**YOUR INSTRUCTIONS:**
Your task is to print all of the material verbatim.

**SOURCE MATERIAL:**

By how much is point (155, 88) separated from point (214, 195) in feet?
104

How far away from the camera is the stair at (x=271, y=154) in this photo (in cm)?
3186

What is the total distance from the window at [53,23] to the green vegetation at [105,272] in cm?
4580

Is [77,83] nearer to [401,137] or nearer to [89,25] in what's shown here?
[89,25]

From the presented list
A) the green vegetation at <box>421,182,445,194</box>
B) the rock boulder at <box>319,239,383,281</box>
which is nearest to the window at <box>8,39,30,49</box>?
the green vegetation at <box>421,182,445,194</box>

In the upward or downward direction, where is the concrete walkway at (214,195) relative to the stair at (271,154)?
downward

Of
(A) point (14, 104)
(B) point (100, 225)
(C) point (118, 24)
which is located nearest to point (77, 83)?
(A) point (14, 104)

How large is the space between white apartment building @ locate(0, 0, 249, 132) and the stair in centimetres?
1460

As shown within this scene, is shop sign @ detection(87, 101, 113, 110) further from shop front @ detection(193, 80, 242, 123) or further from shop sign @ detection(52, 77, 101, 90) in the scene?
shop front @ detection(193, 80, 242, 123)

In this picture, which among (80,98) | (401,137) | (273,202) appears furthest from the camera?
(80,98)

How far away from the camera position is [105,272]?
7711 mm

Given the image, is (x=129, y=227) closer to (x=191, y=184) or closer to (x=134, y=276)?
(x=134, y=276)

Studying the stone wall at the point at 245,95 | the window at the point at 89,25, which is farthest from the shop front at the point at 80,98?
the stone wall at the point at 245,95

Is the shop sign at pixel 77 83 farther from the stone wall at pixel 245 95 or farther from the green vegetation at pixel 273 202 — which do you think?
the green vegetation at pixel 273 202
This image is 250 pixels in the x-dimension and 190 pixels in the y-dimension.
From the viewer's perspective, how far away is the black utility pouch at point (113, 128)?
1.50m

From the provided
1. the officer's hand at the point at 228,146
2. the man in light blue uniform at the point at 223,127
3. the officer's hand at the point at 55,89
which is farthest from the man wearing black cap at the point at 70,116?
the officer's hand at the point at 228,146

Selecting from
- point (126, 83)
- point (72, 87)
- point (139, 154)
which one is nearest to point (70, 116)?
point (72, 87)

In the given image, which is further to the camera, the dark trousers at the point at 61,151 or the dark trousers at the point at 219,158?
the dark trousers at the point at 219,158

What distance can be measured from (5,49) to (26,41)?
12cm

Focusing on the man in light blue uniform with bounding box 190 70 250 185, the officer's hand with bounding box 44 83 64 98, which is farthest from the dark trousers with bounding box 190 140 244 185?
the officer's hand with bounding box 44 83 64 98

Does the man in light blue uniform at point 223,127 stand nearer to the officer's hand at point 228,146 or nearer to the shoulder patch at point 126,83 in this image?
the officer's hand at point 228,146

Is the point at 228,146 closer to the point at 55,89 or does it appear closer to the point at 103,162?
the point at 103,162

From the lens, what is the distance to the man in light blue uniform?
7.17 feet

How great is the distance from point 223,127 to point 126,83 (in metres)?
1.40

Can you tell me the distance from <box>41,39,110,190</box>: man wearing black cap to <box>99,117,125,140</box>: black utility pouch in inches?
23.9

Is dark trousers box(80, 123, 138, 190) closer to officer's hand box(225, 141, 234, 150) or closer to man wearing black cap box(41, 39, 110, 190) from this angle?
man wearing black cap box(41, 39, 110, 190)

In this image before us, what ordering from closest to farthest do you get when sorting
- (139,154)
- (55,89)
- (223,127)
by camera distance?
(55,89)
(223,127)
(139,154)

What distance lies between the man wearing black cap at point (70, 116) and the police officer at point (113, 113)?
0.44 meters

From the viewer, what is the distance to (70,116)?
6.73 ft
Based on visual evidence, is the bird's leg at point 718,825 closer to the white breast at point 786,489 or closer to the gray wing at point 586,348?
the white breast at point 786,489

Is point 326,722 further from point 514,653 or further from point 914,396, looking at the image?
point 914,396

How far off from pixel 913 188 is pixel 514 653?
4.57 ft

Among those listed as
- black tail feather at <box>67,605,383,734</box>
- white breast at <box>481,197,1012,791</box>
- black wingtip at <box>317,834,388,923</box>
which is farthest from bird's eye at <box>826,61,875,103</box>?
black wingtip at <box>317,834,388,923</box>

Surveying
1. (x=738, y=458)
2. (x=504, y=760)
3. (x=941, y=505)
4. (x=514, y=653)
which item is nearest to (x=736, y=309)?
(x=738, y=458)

**ANSWER TO THE TASK:**
By how much is point (155, 88) separated from point (214, 195) in feet?
104

How far away from the camera is the stair at (x=271, y=154) in this photo (in cm)?
3186

What is the total distance from the window at [53,23] to the green vegetation at [105,272] in cm?
4580

Is [77,83] nearer to [401,137] or nearer to [89,25] in what's shown here?
[89,25]

From the presented list
A) the green vegetation at <box>421,182,445,194</box>
B) the rock boulder at <box>319,239,383,281</box>
which is nearest to the window at <box>8,39,30,49</box>?
the green vegetation at <box>421,182,445,194</box>

In the upward or downward direction, where is the concrete walkway at (214,195) relative to the stair at (271,154)?
downward

Of
(A) point (14, 104)
(B) point (100, 225)
(C) point (118, 24)
which is located nearest to point (77, 83)?
(A) point (14, 104)

How large is the space between white apartment building @ locate(0, 0, 249, 132) and the stair in centimetres?
1460

As shown within this scene, is shop sign @ detection(87, 101, 113, 110) further from shop front @ detection(193, 80, 242, 123) or further from shop sign @ detection(52, 77, 101, 90) in the scene?
shop front @ detection(193, 80, 242, 123)

In this picture, which among (80,98) | (401,137) | (273,202) appears furthest from the camera?
(80,98)

How far away from the camera position is [105,272]?
7711 mm

Given the image, is (x=129, y=227) closer to (x=191, y=184) or closer to (x=134, y=276)?
(x=134, y=276)

Studying the stone wall at the point at 245,95 | the window at the point at 89,25, which is farthest from the shop front at the point at 80,98?
the stone wall at the point at 245,95

Is the shop sign at pixel 77 83 farther from the stone wall at pixel 245 95 or farther from the green vegetation at pixel 273 202 — which do you think?
the green vegetation at pixel 273 202
This image is 250 pixels in the x-dimension and 190 pixels in the y-dimension.
From the viewer's perspective, how far away is the black utility pouch at point (113, 128)?
1.50m

From the provided
1. the officer's hand at the point at 228,146
2. the man in light blue uniform at the point at 223,127
3. the officer's hand at the point at 55,89
which is farthest from the man wearing black cap at the point at 70,116?
the officer's hand at the point at 228,146

Selecting from
- point (126, 83)
- point (72, 87)
- point (139, 154)
which one is nearest to point (70, 116)?
point (72, 87)

In the given image, which is further to the camera, the dark trousers at the point at 61,151 or the dark trousers at the point at 219,158?
the dark trousers at the point at 219,158

What distance can be measured from (5,49) to (26,41)?
12cm

Focusing on the man in light blue uniform with bounding box 190 70 250 185, the officer's hand with bounding box 44 83 64 98, which is farthest from the dark trousers with bounding box 190 140 244 185?
the officer's hand with bounding box 44 83 64 98

Does the man in light blue uniform at point 223,127 stand nearer to the officer's hand at point 228,146 or nearer to the shoulder patch at point 126,83 in this image?
the officer's hand at point 228,146

Is the point at 228,146 closer to the point at 55,89 or does it appear closer to the point at 103,162?
the point at 103,162

From the lens, what is the distance to the man in light blue uniform?
7.17 feet

How great is the distance from point 223,127 to point 126,83 (in metres)?
1.40

Can you tell me the distance from <box>41,39,110,190</box>: man wearing black cap to <box>99,117,125,140</box>: black utility pouch in inches?
23.9

Is dark trousers box(80, 123, 138, 190) closer to officer's hand box(225, 141, 234, 150) or closer to man wearing black cap box(41, 39, 110, 190) from this angle?
man wearing black cap box(41, 39, 110, 190)

In this image before us, what ordering from closest to farthest do you get when sorting
- (139,154)
- (55,89)
- (223,127)
by camera distance?
(55,89)
(223,127)
(139,154)

What distance lies between the man wearing black cap at point (70, 116) and the police officer at point (113, 113)?
0.44 meters

From the viewer, what is the distance to (70,116)?
6.73 ft
Based on visual evidence, is the bird's leg at point 718,825 closer to the white breast at point 786,489 or closer to the gray wing at point 586,348?
the white breast at point 786,489

Is point 326,722 further from point 514,653 or further from point 914,396, looking at the image?
point 914,396

How far off from pixel 913 188 is pixel 514 653?
4.57 ft

Among those listed as
- black tail feather at <box>67,605,383,734</box>
- white breast at <box>481,197,1012,791</box>
- black wingtip at <box>317,834,388,923</box>
which is farthest from bird's eye at <box>826,61,875,103</box>?
black wingtip at <box>317,834,388,923</box>

Surveying
1. (x=738, y=458)
2. (x=504, y=760)
3. (x=941, y=505)
4. (x=514, y=653)
which item is nearest to (x=736, y=309)?
(x=738, y=458)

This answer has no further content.